---------- PASSAGE FOR REVIEW ----------

A majority of abortions in the state are done on women 25 and over. Women ages 25 to 29 accounted for 30.9% of the abortions in Michigan in 2017, followed closely by women ages 20 to 24 at 31%. Women 30 and over had 29.3% of abortion. The demographics of abortion are aging, with women 25 and older accounting for a greater share and increasing abortion rates.

Perhaps Buursma should be suggesting remedial sex education classes for women in their 30s rather than focusing on teens.

Perhaps instead he should focus his message on Planned Parenthood itself. In Michigan, 51.4% of all abortions are repeat abortions. 23.1% of all abortions are done on women who've already had two or more abortions. Women are visiting Planned Parenthood for abortions, and many keep coming back again and again. What is the nation's leader in contraception and sex education doing about this repeating cycle of abortions in older women, other than profiting from it?

In his article, Buursma lauds a few countries as examples for us to emulate. However, there are many other countries that mandate sex ed who have high abortion rates. It's worth noting some countries Buursma mentions have significantly more restrictive abortion laws than the United States. Germany mandates a three-day waiting period, bans many late-term abortions, and women have to receive counseling at a government-approved center. These are laws that would cause Planned Parenthood to meltdown and declare that America is indeed the Gilead depicted in the dystopian novel, The Handmaid's Tale.

Buursma mentions Scandinavia as one such place for us to emulate, yet Sweden's abortion rate (20 per 1,000) is significantly higher than America's (14.1 per 1,000). Sweden gets fawning media coverage of their sex ed program, so what gives Mr. Buursma?

----------

§ **WORK REQUEST 1**
Check each statement against the passage on abortion above and answer yes or no, quoting the words that decide it. (a) More than half of all abortions in Michigan are repeat abortions. (b) Germany requires a three-day waiting period for abortions. (c) Sweden's abortion rate is lower than America's.
§ **WORK REQUEST 2**
According to the passage on abortion, what share of all abortions are done on women who've already had two or more abortions?
§ **WORK REQUEST 3**
Reproduce the passage on abortion word for word, from "Buursma mentions Scandinavia" up to and including "gives Mr. Buursma?".

---------- DATA SUPPLIED ----------

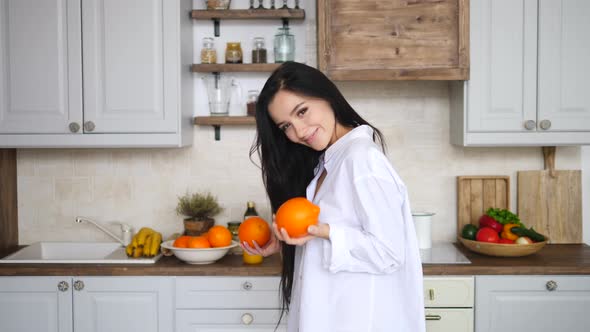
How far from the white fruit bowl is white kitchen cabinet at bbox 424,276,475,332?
36.0 inches

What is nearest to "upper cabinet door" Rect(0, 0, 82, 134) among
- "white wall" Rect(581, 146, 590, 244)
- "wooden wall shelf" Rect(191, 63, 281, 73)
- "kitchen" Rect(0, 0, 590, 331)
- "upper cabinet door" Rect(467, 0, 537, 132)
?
"kitchen" Rect(0, 0, 590, 331)

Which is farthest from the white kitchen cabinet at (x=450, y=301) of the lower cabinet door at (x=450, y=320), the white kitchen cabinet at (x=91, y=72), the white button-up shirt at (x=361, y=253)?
the white kitchen cabinet at (x=91, y=72)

----------

§ **EXERCISE ANSWER 1**
(a) Yes: "In Michigan, 51.4% of all abortions are repeat abortions."
(b) Yes: "Germany mandates a three-day waiting period"
(c) No: "Sweden's abortion rate (20 per 1,000) is significantly higher than America's (14.1 per 1,000)."

§ **EXERCISE ANSWER 2**
23.1% of all abortions.

§ **EXERCISE ANSWER 3**
Buursma mentions Scandinavia as one such place for us to emulate, yet Sweden's abortion rate (20 per 1,000) is significantly higher than America's (14.1 per 1,000). Sweden gets fawning media coverage of their sex ed program, so what gives Mr. Buursma?